针对现有算法难以利用单帧红外图像实现空间邻近目标(CSO)的超分辨问题，提出了一种基于稀疏重构理论的单帧超分辨方法。该方法充分利用了目标在焦平面阵列(FPA)分布的稀疏性以及光学系统点扩展函数(PSF)的结构特性，通过对FPA离散化网格采样构造稀疏量测模型，并将建立的1范数正则化问题转化为二阶锥规划问题求解；然后针对稀疏度过估计的重构结果，采用贝叶斯信息准则(BIC)实现模型选择，最终获得对目标个数和位置的准确估计。多组仿真场景验证了算法的有效性和超分辨能力；相比于已有算法，所提算法不仅提高了分辨正确率和位置估计精度，同时大幅缩减了计算耗时。

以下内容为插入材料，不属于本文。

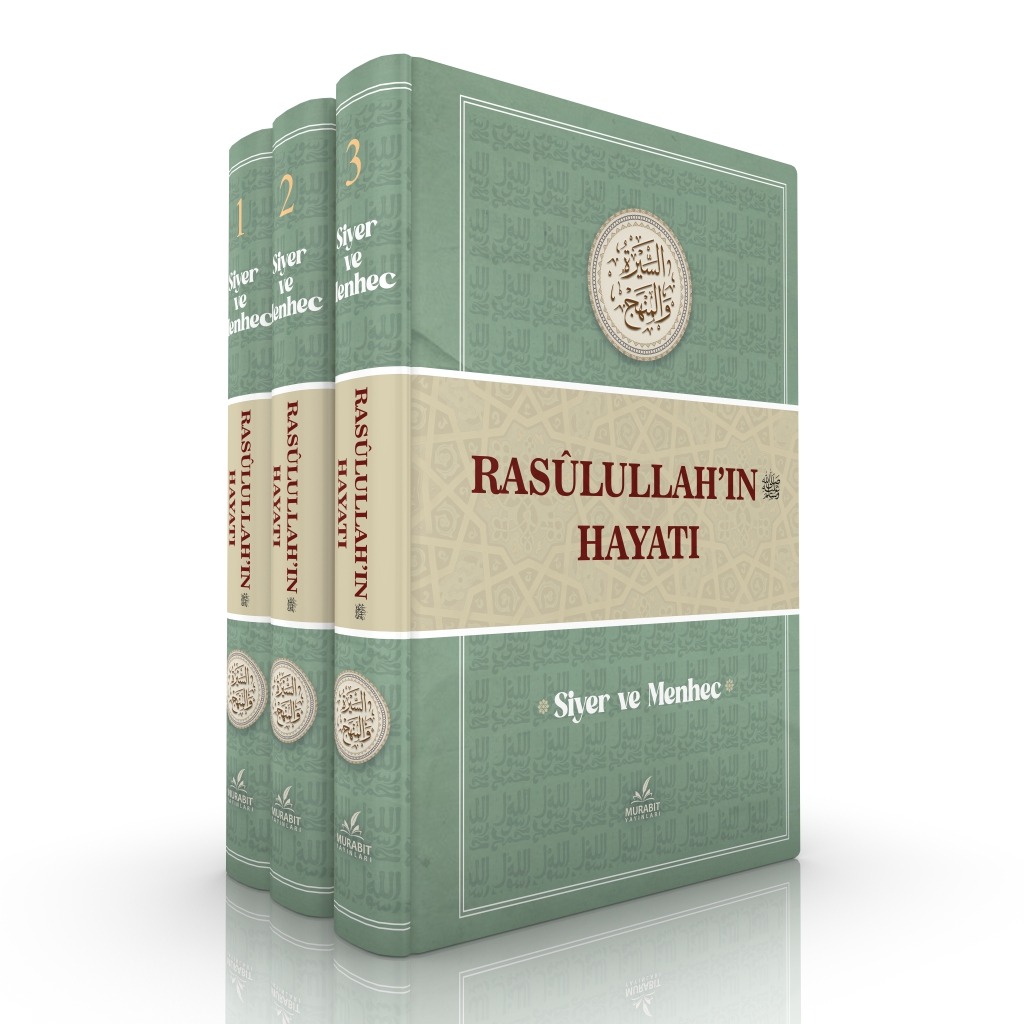 Siyer ve Menhec RASÛLULLAH'IN ﷺ HAYATI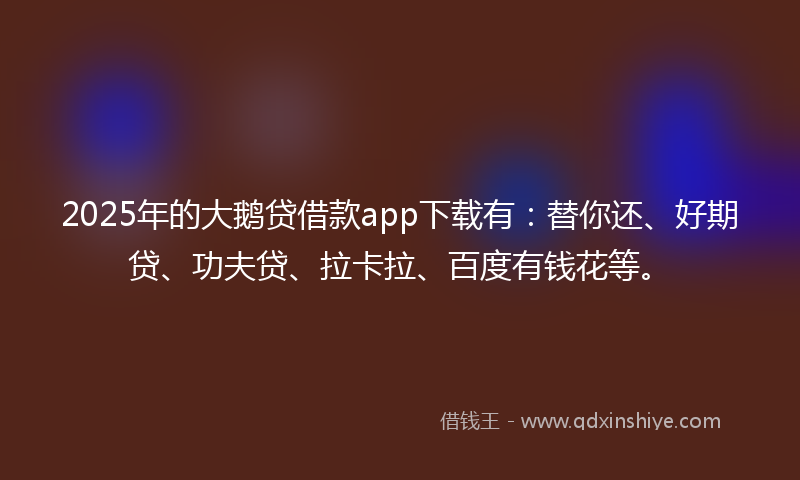 2025年的大鹅贷借款app下载有：替你还、好期贷、功夫贷、拉卡拉、百度有钱花等。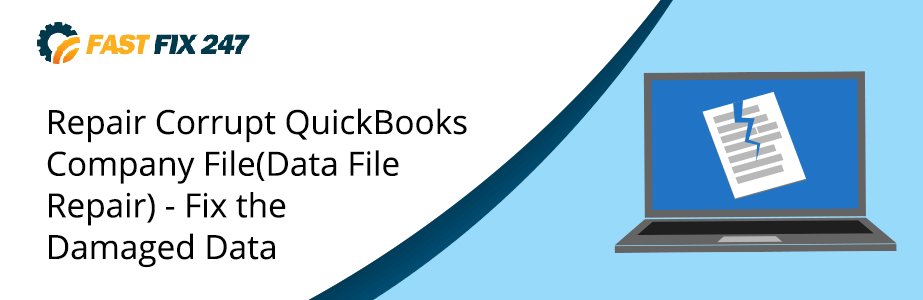 repair corrupt quickbooks company file data file repair fix the damaged data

Since the state-of-the-art methods barely have the capability of super-resolving the closely spaced objects (CSOs) using only single frame data, a super-resolution method based on the sparse reconstruction technique is proposed. The proposed method combines the sparsity of the distribution of CSOs on the focal plane array (FPA) and the structure characteristic of the point spread function (PSF) to construct a sparsely represented measurement model by discretizing the image plane with sampling grids. Then the 1-norm regularization problem is efficiently solved by a second order cone programming framework. For the overestimated sparsity after reconstruction, the Bayesian information criterion (BIC) is utilized for the model selection. The estimated number and positions of CSOs are precisely ascertained at last. Several scenes are set to inspect the efficiency and the super-resolution capability of the proposed method. It indicates that the sparse reconstruction-based method outperforms the existing methods in the ratio of correct detection, the precision of position estimation and the computation load.